Chuck Klosterman has an interesting if counter-intuitive solution to reclaiming Gold Medal glory: Ditch the NBA superstars in favor if kids too young for the NBA but too dumb for college.
We might not be able to win the Olympic gold medal no matter who we send to Beijing. On the surface, it seems obvious that any U.S. team would be better if it added Kobe and Shaq and KG and Duncan. But there’s an ever-growing body of evidence that suggests individual talent plays an inexplicably minor role in this brand of basketball. The U.S. club was beaten by Greece, a team that does not have one NBA player. Greece was then defeated by Spain, a team whose lone NBA star (Pau Gasol) did not play in the gold-medal game. For some interesting, counterintuitive reason, it seems like star power is a disadvantage in this specific idiom.
When Greece beat the U.S. in the semifinals, it was the greatest day in the history of Greek basketball; in fact, I assume it was the greatest day every member of that Greek squad will ever experience. When Mihalis Kakiouzis is lying on his Athenian deathbed five decades from this summer, he will still be thinking of the day he beat LeBron James in 2006. Who can compete with that kind of emotive intensity? How do you defeat an enemy who’s playing for his self-identity? These are the same reasons America won the Revolutionary War but lost in Vietnam — motivation matters. And it’s unreasonable to expect guys like Dwyane and LeBron to care about beating Argentina more than they care about beating each other.

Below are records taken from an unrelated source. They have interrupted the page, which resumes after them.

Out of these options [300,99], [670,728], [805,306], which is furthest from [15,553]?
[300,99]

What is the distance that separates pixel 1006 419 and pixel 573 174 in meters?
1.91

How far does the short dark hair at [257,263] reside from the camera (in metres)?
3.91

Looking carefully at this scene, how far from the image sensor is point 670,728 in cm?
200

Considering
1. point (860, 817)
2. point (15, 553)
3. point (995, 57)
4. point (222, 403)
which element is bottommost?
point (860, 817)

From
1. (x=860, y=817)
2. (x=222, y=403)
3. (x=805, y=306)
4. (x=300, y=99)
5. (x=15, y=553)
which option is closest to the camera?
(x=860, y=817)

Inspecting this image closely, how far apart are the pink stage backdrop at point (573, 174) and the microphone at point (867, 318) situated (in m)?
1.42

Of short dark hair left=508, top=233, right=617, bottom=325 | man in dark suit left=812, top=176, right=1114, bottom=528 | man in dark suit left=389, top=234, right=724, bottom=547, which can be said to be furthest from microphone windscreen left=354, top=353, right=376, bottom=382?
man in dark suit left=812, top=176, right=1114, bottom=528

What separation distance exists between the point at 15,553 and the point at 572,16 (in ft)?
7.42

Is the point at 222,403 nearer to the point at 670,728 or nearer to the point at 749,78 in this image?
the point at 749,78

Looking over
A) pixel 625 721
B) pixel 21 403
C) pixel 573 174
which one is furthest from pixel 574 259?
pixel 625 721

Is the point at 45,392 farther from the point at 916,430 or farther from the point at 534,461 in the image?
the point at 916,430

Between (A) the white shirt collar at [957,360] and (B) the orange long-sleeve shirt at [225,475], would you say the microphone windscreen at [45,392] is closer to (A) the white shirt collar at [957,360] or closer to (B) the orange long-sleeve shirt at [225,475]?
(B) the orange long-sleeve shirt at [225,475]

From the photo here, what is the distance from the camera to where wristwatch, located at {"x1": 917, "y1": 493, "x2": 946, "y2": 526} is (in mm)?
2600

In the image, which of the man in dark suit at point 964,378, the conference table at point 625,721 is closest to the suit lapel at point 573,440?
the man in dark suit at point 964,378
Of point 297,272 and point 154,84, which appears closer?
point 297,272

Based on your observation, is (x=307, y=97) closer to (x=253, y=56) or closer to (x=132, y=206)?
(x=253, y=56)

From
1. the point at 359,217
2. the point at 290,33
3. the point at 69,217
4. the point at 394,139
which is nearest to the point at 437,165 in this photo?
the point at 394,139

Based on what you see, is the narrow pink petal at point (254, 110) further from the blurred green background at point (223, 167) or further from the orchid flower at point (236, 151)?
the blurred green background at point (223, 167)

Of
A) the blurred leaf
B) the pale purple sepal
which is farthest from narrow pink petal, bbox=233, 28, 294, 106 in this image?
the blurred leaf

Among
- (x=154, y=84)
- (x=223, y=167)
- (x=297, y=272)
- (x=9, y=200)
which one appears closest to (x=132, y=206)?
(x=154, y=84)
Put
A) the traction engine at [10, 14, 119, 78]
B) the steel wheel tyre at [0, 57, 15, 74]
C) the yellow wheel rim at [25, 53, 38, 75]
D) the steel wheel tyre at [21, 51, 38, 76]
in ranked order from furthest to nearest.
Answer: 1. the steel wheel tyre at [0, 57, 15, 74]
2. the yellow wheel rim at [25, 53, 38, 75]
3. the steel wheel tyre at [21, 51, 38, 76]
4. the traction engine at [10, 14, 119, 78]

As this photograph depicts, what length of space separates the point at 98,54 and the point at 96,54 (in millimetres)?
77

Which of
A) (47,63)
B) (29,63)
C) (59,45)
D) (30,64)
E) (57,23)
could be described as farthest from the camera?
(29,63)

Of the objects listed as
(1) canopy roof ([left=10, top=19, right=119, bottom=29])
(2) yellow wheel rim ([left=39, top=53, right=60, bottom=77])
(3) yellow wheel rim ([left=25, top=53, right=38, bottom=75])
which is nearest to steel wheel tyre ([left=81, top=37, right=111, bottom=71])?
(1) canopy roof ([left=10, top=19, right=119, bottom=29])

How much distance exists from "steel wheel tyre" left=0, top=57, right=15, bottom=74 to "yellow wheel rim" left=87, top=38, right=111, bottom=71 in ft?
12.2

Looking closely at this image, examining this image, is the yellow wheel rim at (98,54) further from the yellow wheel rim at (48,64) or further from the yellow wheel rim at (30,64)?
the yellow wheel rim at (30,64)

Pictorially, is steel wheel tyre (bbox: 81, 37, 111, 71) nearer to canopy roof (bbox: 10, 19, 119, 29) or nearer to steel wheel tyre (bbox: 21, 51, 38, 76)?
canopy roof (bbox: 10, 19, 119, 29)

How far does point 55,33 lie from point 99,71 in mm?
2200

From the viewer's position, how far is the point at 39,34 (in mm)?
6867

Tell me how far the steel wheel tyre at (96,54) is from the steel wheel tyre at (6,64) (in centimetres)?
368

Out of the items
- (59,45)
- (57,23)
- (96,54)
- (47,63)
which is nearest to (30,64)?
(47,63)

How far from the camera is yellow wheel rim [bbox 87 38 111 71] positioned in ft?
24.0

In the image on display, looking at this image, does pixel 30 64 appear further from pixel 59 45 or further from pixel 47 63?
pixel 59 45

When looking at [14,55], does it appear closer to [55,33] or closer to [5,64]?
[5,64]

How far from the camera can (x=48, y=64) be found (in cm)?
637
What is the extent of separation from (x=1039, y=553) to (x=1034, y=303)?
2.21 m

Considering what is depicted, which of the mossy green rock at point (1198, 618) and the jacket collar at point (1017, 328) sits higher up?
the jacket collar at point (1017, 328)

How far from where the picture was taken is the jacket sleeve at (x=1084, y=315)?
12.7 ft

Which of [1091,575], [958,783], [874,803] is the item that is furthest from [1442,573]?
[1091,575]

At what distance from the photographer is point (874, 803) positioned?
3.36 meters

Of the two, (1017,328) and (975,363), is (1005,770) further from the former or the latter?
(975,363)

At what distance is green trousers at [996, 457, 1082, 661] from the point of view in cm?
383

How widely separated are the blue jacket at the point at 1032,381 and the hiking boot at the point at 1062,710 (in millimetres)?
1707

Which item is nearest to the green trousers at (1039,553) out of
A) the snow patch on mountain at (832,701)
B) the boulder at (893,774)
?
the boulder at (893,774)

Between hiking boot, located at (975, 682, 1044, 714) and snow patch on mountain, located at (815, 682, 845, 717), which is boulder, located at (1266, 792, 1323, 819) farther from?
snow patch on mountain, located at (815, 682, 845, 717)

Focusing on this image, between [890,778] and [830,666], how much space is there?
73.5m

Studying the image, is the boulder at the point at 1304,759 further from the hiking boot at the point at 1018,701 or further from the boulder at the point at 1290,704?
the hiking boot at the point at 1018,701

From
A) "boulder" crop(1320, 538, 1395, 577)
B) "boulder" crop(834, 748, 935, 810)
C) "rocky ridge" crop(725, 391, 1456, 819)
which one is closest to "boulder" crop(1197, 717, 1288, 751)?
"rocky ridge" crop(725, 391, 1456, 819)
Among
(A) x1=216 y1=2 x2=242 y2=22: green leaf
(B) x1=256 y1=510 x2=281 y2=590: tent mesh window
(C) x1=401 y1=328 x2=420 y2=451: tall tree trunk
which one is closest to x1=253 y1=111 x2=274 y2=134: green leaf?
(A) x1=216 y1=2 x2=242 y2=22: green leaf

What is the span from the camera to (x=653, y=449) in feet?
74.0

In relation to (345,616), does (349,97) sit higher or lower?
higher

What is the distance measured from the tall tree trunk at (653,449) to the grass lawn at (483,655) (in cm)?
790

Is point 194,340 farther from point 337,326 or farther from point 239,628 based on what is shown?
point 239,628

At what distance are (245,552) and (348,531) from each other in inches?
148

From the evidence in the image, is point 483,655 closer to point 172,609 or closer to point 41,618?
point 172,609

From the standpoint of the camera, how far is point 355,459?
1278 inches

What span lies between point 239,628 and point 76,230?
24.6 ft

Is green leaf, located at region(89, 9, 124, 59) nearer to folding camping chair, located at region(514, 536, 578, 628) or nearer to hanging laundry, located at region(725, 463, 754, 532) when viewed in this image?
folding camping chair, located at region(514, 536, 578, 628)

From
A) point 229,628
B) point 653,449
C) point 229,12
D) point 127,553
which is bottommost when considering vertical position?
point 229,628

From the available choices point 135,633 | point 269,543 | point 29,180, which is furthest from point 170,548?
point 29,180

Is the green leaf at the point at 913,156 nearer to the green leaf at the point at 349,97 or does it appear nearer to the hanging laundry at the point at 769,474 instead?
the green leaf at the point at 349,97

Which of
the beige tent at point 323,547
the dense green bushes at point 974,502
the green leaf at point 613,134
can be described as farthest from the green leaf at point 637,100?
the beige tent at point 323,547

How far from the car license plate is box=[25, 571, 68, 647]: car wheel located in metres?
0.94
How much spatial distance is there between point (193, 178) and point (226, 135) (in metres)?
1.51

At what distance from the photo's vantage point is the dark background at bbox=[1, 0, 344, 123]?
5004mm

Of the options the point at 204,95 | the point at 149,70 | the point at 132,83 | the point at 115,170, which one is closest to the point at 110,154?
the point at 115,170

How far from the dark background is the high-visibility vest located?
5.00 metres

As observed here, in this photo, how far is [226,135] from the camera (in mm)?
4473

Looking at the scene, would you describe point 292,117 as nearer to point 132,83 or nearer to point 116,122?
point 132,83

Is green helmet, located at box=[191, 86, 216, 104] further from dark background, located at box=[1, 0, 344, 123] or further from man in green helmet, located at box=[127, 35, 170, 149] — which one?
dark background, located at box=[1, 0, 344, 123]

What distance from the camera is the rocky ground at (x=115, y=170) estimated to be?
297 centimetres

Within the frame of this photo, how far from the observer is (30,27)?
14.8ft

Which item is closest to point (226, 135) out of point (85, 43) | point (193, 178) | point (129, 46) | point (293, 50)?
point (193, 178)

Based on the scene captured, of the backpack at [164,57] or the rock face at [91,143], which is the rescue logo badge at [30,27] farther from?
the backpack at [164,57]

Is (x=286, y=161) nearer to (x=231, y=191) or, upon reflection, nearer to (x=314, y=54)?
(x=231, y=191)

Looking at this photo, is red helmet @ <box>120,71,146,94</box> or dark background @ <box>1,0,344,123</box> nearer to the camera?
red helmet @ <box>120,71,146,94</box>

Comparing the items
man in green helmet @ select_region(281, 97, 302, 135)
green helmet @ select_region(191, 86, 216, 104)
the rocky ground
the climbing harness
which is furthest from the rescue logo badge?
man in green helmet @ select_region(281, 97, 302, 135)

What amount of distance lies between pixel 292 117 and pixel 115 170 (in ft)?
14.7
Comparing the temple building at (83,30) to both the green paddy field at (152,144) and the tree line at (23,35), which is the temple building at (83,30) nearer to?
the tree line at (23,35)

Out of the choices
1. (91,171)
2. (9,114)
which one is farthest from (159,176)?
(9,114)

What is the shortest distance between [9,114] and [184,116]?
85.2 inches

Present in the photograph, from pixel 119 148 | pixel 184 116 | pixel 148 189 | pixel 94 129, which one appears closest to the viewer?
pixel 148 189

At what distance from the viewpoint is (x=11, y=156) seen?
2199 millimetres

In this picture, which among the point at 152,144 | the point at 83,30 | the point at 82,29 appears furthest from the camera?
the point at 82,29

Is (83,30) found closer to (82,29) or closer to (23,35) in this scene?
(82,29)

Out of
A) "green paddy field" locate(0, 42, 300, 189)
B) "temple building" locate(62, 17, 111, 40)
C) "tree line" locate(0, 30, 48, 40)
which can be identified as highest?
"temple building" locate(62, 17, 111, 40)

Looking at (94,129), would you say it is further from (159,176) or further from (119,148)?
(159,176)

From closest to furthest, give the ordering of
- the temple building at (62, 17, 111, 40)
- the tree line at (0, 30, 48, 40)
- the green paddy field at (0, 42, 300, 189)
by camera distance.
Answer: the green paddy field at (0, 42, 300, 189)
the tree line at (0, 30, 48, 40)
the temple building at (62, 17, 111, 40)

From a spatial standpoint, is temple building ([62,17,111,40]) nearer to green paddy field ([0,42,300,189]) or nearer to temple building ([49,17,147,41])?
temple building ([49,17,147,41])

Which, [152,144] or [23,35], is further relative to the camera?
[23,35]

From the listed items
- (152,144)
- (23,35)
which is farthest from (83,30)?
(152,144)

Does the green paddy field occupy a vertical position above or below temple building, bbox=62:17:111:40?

Which brings us to my plan. Right now, there are dozens (maybe hundreds) of wonderful 18- and 19-year-old D-I and juco basketball players who probably should not be in college. They have no interest in academics; they are attending school only because it’s the best potential avenue for playing basketball professionally. This is bad for the integrity of the university system (obviously), and it’s often bad for the individuals themselves (this desperate dream sets them up for disappointment without preparing them for life). But these are the very kids who could save American basketball. Why don’t we select 15 of these non-scholar-athletes and turn them into the U.S. national team? It would seem to solve a lot of problems at once.
There’s more at the link but that’s the gist of it. He may well be right, given the current framework.
Another alternative is to adjust the framework. It makes little sense for the Olympics and other international competititions to be played by rules other than those used in the United States. After all, we invented the game and it’s still the USA where the most competitive ball is played. So why should our players have to adjust to bizarre rules when they play in these tournaments?